(Collected data)
Content starts

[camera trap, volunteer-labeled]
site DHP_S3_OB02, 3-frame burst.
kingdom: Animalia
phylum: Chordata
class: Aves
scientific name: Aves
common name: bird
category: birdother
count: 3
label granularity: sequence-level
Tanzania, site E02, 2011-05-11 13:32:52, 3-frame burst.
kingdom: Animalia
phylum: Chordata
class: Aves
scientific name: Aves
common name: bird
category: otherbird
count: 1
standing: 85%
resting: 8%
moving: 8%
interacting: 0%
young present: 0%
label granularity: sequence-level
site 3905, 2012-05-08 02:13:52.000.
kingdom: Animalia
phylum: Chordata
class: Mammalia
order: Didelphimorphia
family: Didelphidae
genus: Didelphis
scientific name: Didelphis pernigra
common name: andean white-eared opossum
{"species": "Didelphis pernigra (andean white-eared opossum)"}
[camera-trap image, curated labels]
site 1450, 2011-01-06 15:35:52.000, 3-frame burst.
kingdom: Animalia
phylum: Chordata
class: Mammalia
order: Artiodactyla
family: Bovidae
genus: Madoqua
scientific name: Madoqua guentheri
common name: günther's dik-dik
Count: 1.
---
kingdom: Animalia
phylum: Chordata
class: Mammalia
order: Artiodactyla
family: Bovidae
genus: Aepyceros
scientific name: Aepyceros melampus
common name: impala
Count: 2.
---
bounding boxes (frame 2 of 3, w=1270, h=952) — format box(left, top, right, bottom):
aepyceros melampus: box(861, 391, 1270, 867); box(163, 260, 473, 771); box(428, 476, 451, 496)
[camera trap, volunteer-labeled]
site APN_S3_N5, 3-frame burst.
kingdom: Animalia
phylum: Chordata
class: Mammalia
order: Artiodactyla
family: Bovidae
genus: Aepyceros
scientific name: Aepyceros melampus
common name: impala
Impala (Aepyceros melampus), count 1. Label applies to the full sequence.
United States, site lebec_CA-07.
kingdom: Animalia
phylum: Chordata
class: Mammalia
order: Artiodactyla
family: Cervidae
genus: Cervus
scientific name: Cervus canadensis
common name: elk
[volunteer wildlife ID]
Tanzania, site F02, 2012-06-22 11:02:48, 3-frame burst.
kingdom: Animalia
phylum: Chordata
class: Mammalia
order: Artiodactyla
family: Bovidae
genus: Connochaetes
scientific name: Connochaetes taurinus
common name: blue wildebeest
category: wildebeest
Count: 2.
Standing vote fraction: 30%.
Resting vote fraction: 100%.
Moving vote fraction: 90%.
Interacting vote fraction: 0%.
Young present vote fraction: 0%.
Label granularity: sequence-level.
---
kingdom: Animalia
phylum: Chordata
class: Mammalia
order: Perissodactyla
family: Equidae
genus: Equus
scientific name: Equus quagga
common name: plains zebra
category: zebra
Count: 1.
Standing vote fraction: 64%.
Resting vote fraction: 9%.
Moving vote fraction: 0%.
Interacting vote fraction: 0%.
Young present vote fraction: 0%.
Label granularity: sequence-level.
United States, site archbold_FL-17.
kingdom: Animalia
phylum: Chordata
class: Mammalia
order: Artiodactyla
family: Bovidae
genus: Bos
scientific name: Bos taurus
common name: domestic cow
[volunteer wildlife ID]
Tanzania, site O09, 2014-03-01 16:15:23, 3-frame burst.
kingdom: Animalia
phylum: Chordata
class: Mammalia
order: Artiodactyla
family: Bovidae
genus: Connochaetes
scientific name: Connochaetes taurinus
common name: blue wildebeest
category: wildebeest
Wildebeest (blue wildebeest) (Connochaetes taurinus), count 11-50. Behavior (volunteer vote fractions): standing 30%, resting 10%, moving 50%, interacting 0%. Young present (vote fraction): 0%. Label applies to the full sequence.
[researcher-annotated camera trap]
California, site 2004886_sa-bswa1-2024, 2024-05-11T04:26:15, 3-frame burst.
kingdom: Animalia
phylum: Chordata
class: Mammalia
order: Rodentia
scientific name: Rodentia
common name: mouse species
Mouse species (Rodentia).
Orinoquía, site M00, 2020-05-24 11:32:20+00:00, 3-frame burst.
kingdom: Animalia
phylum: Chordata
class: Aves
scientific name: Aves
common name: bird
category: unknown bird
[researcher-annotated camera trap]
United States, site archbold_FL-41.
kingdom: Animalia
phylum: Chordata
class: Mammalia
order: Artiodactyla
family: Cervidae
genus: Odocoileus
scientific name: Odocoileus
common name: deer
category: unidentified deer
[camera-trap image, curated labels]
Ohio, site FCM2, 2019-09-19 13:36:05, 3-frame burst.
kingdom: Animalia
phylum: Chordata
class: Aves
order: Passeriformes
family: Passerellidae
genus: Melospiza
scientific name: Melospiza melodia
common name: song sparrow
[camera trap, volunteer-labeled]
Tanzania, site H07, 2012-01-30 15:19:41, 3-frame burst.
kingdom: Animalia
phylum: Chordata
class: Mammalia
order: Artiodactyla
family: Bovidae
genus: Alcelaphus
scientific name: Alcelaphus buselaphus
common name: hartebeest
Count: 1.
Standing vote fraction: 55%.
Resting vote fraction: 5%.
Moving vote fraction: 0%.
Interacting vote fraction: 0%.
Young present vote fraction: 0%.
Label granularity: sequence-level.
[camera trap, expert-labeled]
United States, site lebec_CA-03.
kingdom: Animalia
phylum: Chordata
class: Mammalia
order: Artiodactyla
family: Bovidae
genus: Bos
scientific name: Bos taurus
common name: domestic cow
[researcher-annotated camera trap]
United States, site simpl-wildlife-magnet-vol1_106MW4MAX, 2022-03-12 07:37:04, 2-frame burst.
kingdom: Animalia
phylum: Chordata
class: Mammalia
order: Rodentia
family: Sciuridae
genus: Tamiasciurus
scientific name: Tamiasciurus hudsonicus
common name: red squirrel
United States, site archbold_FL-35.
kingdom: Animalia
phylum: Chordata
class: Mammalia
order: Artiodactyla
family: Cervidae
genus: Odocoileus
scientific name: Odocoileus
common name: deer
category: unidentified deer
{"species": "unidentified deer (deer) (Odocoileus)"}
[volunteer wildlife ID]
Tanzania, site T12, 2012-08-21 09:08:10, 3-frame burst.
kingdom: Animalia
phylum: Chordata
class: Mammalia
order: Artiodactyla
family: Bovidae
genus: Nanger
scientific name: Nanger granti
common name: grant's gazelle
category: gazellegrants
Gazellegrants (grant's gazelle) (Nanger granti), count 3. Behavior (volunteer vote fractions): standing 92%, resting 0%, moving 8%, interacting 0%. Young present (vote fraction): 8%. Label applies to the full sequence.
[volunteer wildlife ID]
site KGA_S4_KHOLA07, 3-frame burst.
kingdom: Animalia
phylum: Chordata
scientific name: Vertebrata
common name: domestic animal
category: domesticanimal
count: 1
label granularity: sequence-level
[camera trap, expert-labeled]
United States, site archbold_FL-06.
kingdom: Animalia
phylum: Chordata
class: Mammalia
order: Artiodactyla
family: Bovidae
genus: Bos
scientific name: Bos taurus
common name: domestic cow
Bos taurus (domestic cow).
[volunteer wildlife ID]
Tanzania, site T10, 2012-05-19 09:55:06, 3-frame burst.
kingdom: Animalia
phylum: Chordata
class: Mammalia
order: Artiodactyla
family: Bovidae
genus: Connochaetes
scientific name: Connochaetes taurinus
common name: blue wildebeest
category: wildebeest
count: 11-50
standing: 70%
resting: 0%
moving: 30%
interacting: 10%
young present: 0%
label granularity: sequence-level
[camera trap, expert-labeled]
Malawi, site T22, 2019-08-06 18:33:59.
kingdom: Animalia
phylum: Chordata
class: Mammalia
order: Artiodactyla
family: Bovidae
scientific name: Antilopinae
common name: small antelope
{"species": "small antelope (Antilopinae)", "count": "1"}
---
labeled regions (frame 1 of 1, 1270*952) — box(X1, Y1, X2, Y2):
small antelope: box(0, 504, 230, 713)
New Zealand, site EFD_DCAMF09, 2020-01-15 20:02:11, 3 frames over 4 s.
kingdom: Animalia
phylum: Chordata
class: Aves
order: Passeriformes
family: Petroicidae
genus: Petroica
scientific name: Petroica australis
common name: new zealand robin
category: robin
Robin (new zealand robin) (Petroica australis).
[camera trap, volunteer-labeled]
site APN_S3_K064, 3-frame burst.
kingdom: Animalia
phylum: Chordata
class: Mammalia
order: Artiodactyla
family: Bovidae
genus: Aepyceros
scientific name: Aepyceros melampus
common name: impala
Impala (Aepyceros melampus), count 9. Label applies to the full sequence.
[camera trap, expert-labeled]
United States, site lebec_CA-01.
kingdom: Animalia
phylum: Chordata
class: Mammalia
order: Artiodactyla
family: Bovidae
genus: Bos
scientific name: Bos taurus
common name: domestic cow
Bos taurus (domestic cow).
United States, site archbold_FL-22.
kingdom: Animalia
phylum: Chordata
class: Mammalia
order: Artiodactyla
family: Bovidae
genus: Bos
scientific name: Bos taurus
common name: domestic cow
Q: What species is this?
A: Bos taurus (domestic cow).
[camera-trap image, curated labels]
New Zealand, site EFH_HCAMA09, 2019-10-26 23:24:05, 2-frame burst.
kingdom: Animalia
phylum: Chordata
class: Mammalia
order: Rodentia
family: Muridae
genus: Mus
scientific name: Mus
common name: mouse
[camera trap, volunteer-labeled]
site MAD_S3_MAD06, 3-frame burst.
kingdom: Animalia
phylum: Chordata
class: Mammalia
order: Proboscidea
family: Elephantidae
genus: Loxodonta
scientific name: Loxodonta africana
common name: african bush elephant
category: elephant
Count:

Content ends

* [Your instructions] Write out exactly the lines above from the line with "genus: Cervus" through the line with "Moving vote fraction: 90%.", both of them included, and leave out all other lines.

* [Task response]
genus: Cervus
scientific name: Cervus canadensis
common name: elk
[volunteer wildlife ID]
Tanzania, site F02, 2012-06-22 11:02:48, 3-frame burst.
kingdom: Animalia
phylum: Chordata
class: Mammalia
order: Artiodactyla
family: Bovidae
genus: Connochaetes
scientific name: Connochaetes taurinus
common name: blue wildebeest
category: wildebeest
Count: 2.
Standing vote fraction: 30%.
Resting vote fraction: 100%.
Moving vote fraction: 90%.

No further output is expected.